Wildcard certificates, building from scratch and what Caddy is all about

Thanks for the feedback.

A couple quick answers:

Because we’re trying to avoid converging the Internet onto a centralized ecosystem.

That’s definitely not the case.

I’m sorry you had a frustrating experience. But… are you sure you read our docs though? And even looked at our website? Because I think your frustrations would have been quickly appeased.

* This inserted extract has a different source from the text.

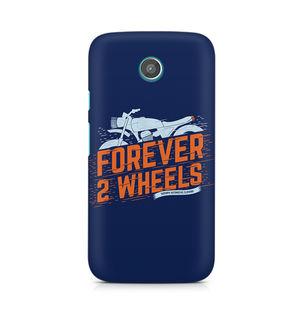 Forever 2 Wheels - Moto G2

I’ll show you how to use wildcard certificates with Caddy easily, up and running in 5 minutes (modulo any delays outside of Caddy such as setting up a system service or getting credentials from your DNS provider). Here’s all you have to do:

  1. Go to Caddy’s download page.
  2. Choose your OS, arch, and the plugin corresponding to your DNS provider. (You can type its name to filter quickly.)
  3. Click Download. You now have a Caddy binary that supports the DNS challenge without you “compiling from scratch.” Booyah. :facepunch:
  4. Then make a Caddyfile that resembles something as simple as this:
{
    acme_dns cloudflare abcdef1234topsecret
}

*.example.com {
    respond "This is actually easy!"
}
  1. Run Caddy, et voilà! You have a wildcard certificate.

You can find these instructions in our #1 most popular wiki article:

Our documentation also explains the DNS challenge.

PS. Caddy never claims to be “zero config” except for the most basic quick-n-dirty deployments; if you need anything custom – especially anything dealing with sensitive credentials – of course you will have config for any program/system. It can’t read your mind, after all.